How to deploy Windows 7 for business

Install Microsoft's new OS the right way

Migrating your PCs to Windows 7

You have probably already heard the news that XP cannot be upgraded in place to Windows 7, so your applications and data are not migrated. On a single system, that may be frustrating (although you could upgrade to Vista and then upgrade to Windows 7), but larger businesses don't do in place upgrades anyhow. For corporations, in place migration from XP is a nonissue, at least for the OS and the apps. Where there is an issue is migrating "personalities", the user settings and data from the old computer or image to the new one.

To aid that "personality" migration, Microsoft provides the User State Migration Toolkit (USMT) 4.0. It supports two migration scenarios. One is moving the data off a PC before Windows 7 is installed, then moving the data back afterward (called a PC refresh). The second, and depending on the age of your current desktops, possibly the more important scenario, is moving the files and settings to a new computer (called a PC replacement). USMT pulls information from the hard drive, the registry, and other Windows data and restores it to the refreshed or replaced system.


The Microsoft Windows Automated Installation Kit (AIK)

Automated Installation KitPart of working with the USMT involves the use of the Windows Automated Installation Kit (AIK) for Windows 7. This kit includes the USMT, the Windows System Image Manager (SIM), to create unattended XML answer files, the ImageX tool, to capture and apply images, the Deployment Image Service and Management (DISM) tool, to manage your images by adding and removing drivers, language packs, and patches, and the Windows Preinstallation Environment (WinPE 3.0), to create the OS image you want to deploy.

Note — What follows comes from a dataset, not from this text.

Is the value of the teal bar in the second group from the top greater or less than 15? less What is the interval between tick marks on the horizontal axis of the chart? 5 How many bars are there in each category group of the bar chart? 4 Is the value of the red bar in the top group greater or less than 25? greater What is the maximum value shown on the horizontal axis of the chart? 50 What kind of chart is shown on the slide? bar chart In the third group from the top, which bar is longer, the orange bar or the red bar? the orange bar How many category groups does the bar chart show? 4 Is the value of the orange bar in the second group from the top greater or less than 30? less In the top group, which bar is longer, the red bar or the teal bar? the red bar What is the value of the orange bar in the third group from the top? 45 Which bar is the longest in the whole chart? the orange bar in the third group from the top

The Microsoft Deployment Image Service and Management (DISM) tool

Deployment Image Service and ManagementNote that Microsoft bills the Windows System Image Manager as being able to manage distribution shares, which it technically can manage, but the better tool for doing this is Microsoft Deployment Toolkit (MDT) 2010. Also, note that Imagex is not the right tool to manage or modify Windows 7 images. DISM (shown at right) is a better choice, but DISM cannot capture or apply an image, only ImageX can do that.

Also note that these migration tools, especially AIK, are difficult to use so you may need to bring in a migration consultant.

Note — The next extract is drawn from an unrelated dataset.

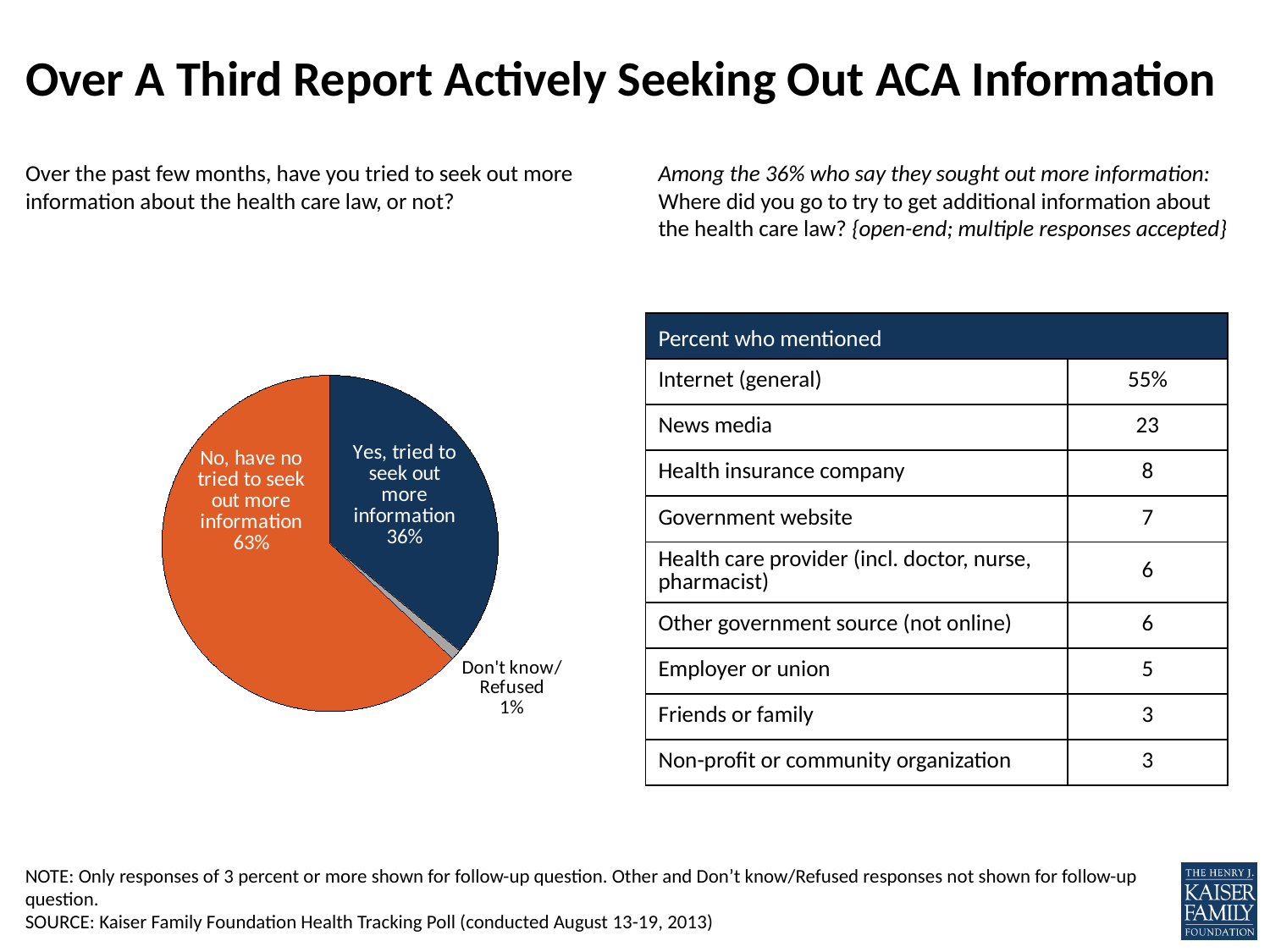
What colour is the "Yes, tried to seek out more information" slice? dark blue What colour is the "No, have no tried to seek out more information" slice? orange How many slices does the pie chart have? 3 What share of the pie is "Yes, tried to seek out more information"? 36% What is the difference in percentage points between the "No" slice and the "Yes" slice? 27 What is the combined share of the "Yes" and "No" slices in the pie chart? 99% What kind of chart is shown on the slide? pie chart Which slice of the pie chart is the smallest? Don't know/Refused Which is larger in the pie chart: the "Yes, tried to seek out more information" slice or the "No, have no tried to seek out more information" slice? No, have no tried to seek out more information Which slice of the pie chart is the largest? No, have no tried to seek out more information What share of the pie is "Don't know/Refused"? 1% What share of the pie is "No, have no tried to seek out more information"? 63%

You can deploy Windows 7 images over the network if you use Windows Server 2008 and combine MDT with the Windows Server 2008 service called Windows Deployment Service (WDS). MDT and WDS are usually thought of as competing deployment tools, but in fact they can be used together, as Rhonda Layfield, a consultant who is also a Microsoft MVP for Deployment and Desktop Deployment Product specialist, explained to me.

When you use MDT to deploy Windows 7, you have to create the OS image, called a WinPE. You boot from the WinPE, then run its installation program. WinPE can be booted from a CD, DVD, external hard drive, or WDS server. To boot from a WDS server, hold F12 when starting up the client PC. This creates a Trivial FTP connection to the WDS server's UNC share. Choose WinPE, and MDT installs the OS image on the client.

You can also use WDS with MDS if you want to multicast the OS image (MDT supports only unicasting, or one to one connections between the server and a client). By telling MDT to use the WDS multicast protocol, WDS sends the WinPE image to multiple clients, and MDT runs the WinPE image at each client.